* EXTRACT *
<<<<

I-G orders policemen nationwide to be neutral during campaigns

Inspector-General of Police (I-G), Mr Usman Baba, has directed all police personnel in the country to be neutral in all processes for the 2023 general elections.

Baba gave the directive on Thursday in Abuja at the opening of a conference for Strategic Police Managers, consisting of officers from the rank of Commissioners of Police and above.

He also directed them to always be alert during security deployments for the elections and exhibit high degree of professionalism and fairness in dealings with all political parties.

“We are also expected to adopt a professional orientation that emphasises democratic values and respect for human rights and dignity,” he added.

Baba reminded all police personnel that their mandate was to protect the electorates against illegal acts and discharge policing duties without discrimination.

“As critical actors in the electoral process, the credibility of the 2023 general election will be measured by the extent to which we abide by professional and legal standards.

“It will also be measured by our decisions and actions as we interface with political parties in emplacing appropriate machineries to guarantee a peaceful electioneering campaign process.

“We must leave no citizen in doubt of our commitment to national peace and security, as well as our determination to advance the democratic and national security interests of the country,” he said.

The I-G called on the conference participants to familiarise themselves with the Electoral Act and Code of Conduct and Rules of Engagement for Security Personnel on electoral duties.

>>>>

* INFORMATION SHOWN *
<<<<

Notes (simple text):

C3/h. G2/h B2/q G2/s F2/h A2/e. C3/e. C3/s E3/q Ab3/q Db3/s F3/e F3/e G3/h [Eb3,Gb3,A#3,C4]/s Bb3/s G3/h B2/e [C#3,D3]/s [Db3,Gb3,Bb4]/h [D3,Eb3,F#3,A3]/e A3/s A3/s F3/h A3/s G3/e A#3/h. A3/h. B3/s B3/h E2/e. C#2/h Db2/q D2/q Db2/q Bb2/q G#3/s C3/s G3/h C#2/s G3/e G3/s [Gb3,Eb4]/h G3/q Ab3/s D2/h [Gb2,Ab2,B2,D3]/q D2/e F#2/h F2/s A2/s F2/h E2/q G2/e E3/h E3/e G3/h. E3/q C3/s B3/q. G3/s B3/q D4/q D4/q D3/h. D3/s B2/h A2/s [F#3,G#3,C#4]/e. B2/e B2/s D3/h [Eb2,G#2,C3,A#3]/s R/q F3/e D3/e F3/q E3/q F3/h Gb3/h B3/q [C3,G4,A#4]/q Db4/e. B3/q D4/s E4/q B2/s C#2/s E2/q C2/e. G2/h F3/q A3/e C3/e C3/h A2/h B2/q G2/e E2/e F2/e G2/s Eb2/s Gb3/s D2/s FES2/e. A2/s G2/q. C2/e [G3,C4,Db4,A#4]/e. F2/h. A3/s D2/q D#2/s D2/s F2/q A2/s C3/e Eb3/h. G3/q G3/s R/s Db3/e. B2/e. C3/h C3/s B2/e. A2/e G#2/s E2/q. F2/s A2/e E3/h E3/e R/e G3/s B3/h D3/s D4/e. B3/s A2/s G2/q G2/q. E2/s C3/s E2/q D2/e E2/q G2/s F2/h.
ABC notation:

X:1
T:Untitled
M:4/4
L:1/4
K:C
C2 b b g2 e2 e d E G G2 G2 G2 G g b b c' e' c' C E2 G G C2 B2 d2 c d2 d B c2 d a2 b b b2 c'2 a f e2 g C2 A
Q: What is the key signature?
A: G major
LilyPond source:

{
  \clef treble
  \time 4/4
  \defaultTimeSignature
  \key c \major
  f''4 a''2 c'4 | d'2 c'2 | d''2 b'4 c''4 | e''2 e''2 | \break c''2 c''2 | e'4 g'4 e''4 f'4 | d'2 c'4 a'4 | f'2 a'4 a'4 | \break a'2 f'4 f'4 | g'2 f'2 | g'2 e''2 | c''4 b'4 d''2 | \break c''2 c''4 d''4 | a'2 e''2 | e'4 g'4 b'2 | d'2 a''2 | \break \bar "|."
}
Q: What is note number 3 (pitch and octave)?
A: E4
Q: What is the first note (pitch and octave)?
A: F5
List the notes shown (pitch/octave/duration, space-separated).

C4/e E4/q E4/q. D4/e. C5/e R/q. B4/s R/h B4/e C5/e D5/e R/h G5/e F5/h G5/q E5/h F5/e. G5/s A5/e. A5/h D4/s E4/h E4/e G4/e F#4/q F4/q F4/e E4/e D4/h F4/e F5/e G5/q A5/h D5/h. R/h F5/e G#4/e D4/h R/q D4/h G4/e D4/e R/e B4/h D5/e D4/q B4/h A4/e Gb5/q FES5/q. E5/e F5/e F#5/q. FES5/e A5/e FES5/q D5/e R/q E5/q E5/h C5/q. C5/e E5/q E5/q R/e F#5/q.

>>>>

* PROBLEM 1 *
Answer these questions about the article on police neutrality:
(a) On what day and in what city did Baba give the directive?
(b) From what rank upward were the officers attending the conference?
(c) Which documents did the I-G urge the conference participants to familiarise themselves with?
* PROBLEM 2 *
Write out the article on police neutrality word for word, from "Inspector-General of Police" to "all political parties.".
* PROBLEM 3 *
Extend the article on police neutrality by writing what comes after its final sentence.

* TASK RESULT 1 *
(a) Thursday, in Abuja.
(b) From the rank of Commissioners of Police and above.
(c) The Electoral Act and the Code of Conduct and Rules of Engagement for Security Personnel on electoral duties.

* TASK RESULT 2 *
Inspector-General of Police (I-G), Mr Usman Baba, has directed all police personnel in the country to be neutral in all processes for the 2023 general elections.

Baba gave the directive on Thursday in Abuja at the opening of a conference for Strategic Police Managers, consisting of officers from the rank of Commissioners of Police and above.

He also directed them to always be alert during security deployments for the elections and exhibit high degree of professionalism and fairness in dealings with all political parties.

* TASK RESULT 3 *
Baba urged the officers to situate their decisions and actions within the provisions of the Electoral Act and the Code, as well as other obligations contained in the Constitution, Nigeria Police Act, and other extant laws.

“All quasi-security outfits that were established by the various state governments and local communities, operating under different nomenclatures, structures and orientations have no legal roles in the Electoral Act 2020.

“Hence, you are charged to ensure that they are not in any way or manner utilised by any political or community actor for any role during the electioneering campaign and other electoral processes.

“Such will amount to acts in illegality and a potent threat to national security which could be inimical to our nation’s democratic interest,” he added.

Baba ordered CPs across the 36 states and FCT to liaise with Resident Electoral Commissioners and political party leaderships in their various states to come up with campaign timetables.

He said the idea was to address possible conflicts both in date, time, and venues during campaigns.

“Political Parties campaign timetable for each State should be forwarded to the Deputy Inspector-General of Police (DIG) in charge Operations for collation.

“The comprehensive layout of the timetable must be forwarded to the office of the I-G, not later than Sept. 27.

“You must also submit your Election Security Action Plan that will detail your deployment plans for the security of all the venues of the political campaigns as they affect your commands,” he said.

The I-G called on political actors to subsume their campaigns within extant legal frameworks, avoid actions or speeches that could inflame the political order and cooperate with the Police to ensure peaceful electioneering process.

He warned individuals whose perception of democracy was the application of violence to have a rethink, adding that the Police was committed to dealing firmly with such characters within the dictates of the law.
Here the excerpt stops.